▶ Study text
+++

A Workflow (buddy.workflow.Workflow) is deterministic, plain-Python orchestration of agents and teams. Where a Team lets an LLM decide who does what, a Workflow puts you in control: you subclass Workflow, implement a run() method, and call agents/teams in whatever order, branches, and loops your logic requires.

Version

Documents buddy-ai 2.2.0. The base class and execution model below are verified against buddy/workflow/workflow.py.

Imports

from buddy.workflow import Workflow, RunResponse, WorkflowSession

Workflow is the base class, RunResponse is the standard result object (re-exported from buddy.run.response), and WorkflowSession is the persisted session record.

Defining a workflow

Subclass Workflow and override run(). Inside run(), call agents or teams like normal Python objects and return a RunResponse.

from buddy.workflow import Workflow, RunResponse
from buddy import Agent
from buddy.models.openai import OpenAIChat


class ArticleWorkflow(Workflow):
    description = "Research a topic, then write an article."

    researcher = Agent(model=OpenAIChat(id="gpt-4o-mini"))
    writer = Agent(model=OpenAIChat(id="gpt-4o"))

    def run(self, topic: str) -> RunResponse:
        research = self.researcher.run(f"Research: {topic}")
        article = self.writer.run(f"Write an article based on:\n{research.content}")
        return RunResponse(content=article.content)


workflow = ArticleWorkflow()
result = workflow.run(topic="quantum computing")
print(result.content)

No step decorators

There is no @workflow.step, if_step, or else_step API. Control flow is ordinary Python — if, for, while, function calls — written inside run(). Branching and loops are patterns you implement, not framework primitives (see Templates).

+++

▶ Data block
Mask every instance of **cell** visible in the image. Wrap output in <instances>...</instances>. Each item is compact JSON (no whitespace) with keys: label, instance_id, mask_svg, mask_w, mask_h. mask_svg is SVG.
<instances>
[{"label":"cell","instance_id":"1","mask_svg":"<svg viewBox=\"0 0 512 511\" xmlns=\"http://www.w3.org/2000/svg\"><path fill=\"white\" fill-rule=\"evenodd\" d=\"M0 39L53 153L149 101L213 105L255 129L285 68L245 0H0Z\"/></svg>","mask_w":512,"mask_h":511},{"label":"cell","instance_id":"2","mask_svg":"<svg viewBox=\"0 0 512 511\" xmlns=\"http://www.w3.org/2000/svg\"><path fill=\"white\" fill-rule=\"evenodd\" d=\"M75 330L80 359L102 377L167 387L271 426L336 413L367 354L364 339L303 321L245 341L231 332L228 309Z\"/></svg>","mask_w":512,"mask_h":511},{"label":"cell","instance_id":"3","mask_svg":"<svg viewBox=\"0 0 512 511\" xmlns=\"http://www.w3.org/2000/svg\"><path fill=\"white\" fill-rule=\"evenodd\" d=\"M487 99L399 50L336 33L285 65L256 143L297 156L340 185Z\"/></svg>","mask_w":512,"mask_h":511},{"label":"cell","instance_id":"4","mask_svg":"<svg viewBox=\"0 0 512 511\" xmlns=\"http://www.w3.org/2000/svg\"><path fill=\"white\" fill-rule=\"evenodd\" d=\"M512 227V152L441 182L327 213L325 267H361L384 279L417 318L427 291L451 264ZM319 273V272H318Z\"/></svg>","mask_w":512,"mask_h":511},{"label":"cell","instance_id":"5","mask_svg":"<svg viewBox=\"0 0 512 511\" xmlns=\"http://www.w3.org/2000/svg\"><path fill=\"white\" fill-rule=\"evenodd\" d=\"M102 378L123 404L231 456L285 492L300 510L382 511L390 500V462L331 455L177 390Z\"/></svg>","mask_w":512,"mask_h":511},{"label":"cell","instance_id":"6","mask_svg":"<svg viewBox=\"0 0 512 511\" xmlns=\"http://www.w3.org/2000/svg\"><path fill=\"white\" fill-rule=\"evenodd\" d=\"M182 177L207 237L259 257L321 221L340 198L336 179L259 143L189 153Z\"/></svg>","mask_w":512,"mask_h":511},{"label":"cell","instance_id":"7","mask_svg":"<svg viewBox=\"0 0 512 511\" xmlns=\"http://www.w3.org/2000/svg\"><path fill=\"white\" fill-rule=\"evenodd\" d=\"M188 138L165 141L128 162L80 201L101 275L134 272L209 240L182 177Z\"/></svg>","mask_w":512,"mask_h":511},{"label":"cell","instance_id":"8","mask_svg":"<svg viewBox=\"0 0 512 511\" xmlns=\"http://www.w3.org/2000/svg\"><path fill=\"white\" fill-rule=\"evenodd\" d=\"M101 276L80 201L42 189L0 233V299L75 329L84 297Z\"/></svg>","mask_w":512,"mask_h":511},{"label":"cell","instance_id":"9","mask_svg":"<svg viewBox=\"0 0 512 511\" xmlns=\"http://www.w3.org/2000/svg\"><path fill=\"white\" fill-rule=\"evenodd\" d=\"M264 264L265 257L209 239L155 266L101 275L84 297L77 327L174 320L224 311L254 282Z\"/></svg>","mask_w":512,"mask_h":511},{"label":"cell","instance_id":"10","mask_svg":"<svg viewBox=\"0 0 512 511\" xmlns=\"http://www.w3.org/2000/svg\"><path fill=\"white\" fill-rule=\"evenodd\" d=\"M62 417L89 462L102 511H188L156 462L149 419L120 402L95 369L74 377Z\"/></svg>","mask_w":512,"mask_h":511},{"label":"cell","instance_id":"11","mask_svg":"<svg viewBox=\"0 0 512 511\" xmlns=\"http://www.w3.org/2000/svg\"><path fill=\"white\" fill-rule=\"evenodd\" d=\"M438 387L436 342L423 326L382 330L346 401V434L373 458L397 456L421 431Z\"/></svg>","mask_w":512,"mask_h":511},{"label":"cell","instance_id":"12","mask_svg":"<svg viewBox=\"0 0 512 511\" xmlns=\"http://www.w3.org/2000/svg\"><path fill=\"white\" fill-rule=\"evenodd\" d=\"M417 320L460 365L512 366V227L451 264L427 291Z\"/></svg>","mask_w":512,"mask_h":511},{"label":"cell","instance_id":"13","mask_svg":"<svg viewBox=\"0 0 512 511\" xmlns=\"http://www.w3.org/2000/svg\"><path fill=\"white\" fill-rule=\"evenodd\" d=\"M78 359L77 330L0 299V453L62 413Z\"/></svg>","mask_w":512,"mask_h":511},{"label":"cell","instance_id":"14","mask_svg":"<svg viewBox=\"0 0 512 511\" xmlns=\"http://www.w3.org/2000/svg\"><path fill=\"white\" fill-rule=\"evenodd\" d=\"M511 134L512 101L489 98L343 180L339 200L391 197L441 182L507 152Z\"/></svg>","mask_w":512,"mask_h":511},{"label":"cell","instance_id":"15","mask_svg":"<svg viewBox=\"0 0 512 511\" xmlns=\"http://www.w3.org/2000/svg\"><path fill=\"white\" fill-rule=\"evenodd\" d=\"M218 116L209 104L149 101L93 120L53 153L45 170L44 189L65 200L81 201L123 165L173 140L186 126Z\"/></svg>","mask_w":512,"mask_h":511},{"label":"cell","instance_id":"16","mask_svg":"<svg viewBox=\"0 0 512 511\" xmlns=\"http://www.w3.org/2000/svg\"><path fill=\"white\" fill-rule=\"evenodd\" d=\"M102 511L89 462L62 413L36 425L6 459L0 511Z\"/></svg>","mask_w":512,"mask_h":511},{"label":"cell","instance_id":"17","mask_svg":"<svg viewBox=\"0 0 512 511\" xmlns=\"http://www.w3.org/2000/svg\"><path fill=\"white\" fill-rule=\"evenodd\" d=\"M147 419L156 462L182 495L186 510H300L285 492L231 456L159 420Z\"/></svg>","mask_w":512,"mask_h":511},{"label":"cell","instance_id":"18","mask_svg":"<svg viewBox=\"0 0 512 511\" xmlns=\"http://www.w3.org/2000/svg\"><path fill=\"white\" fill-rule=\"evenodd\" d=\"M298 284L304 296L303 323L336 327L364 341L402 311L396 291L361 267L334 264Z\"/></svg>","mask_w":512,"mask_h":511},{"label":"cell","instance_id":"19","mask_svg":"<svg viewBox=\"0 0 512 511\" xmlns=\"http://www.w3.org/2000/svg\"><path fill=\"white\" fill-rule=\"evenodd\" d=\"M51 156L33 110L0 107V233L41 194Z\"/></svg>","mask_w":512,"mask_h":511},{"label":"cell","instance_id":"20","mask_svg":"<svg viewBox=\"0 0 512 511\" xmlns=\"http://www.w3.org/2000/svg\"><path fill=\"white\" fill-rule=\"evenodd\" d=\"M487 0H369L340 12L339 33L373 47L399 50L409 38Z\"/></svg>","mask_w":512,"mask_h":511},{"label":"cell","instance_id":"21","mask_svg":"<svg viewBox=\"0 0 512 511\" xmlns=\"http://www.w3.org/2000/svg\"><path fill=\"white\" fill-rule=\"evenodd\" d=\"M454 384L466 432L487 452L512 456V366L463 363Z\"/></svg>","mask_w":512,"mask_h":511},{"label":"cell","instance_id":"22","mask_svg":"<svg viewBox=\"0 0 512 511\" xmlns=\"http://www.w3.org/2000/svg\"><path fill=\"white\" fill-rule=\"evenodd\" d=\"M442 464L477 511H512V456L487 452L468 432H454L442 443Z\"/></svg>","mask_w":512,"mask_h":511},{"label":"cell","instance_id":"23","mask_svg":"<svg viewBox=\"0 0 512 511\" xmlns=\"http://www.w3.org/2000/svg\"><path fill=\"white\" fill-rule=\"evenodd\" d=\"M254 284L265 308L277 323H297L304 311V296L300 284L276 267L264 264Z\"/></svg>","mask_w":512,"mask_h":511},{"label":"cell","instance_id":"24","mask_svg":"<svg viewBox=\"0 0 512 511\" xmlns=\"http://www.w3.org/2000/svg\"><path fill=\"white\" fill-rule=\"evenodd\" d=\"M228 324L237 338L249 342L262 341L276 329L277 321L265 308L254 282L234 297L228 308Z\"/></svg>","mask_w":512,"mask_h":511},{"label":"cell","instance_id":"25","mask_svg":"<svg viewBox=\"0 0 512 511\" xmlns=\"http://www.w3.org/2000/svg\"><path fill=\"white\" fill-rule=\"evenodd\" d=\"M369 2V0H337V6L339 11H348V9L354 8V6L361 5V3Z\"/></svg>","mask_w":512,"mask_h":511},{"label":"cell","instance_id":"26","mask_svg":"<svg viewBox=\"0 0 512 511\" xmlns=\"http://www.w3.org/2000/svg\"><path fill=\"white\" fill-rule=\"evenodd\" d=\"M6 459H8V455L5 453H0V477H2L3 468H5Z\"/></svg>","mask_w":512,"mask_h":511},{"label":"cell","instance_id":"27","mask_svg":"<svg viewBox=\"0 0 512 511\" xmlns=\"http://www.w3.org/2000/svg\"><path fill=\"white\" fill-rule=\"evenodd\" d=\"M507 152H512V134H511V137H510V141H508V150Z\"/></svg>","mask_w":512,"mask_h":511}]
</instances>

+++

▶ Things to do
[1] Repeat the part of the workflow documentation starting at "Documents buddy-ai 2.2.0." and ending at "return a RunResponse.".
[2] Carry on the workflow documentation past its final sentence.

▶ Exercise answers
[1]
Documents buddy-ai 2.2.0. The base class and execution model below are verified against buddy/workflow/workflow.py.

Imports

from buddy.workflow import Workflow, RunResponse, WorkflowSession

Workflow is the base class, RunResponse is the standard result object (re-exported from buddy.run.response), and WorkflowSession is the persisted session record.

Defining a workflow

Subclass Workflow and override run(). Inside run(), call agents or teams like normal Python objects and return a RunResponse.

[2]
How run() is invoked

When you subclass Workflow and define run(), the framework swaps your method for an internal run_workflow() wrapper. So calling workflow.run(...):

  1. Sets up the workflow/session IDs and initializes memory.
  2. Creates a fresh run_id and a RunResponse.
  3. Reads any existing session from storage.
  4. Executes your run() body.
  5. Records the run in memory and writes the session back to storage.

Your run() may either return a single RunResponse or yield a stream of events / RunResponse objects (see Execution).

Configuration

Workflow.__init__ accepts keyword arguments including name, workflow_id, description, session_id, session_name, session_state, memory, storage, extra_data, and debug_mode. All are optional — name defaults to the class name and description to the class-level description attribute.

from buddy.storage.sqlite import SqliteStorage  # example storage backend

workflow = ArticleWorkflow(
    name="article_pipeline",
    session_state={"tone": "concise"},
    storage=SqliteStorage(table_name="workflows", db_file="tmp/wf.db"),
)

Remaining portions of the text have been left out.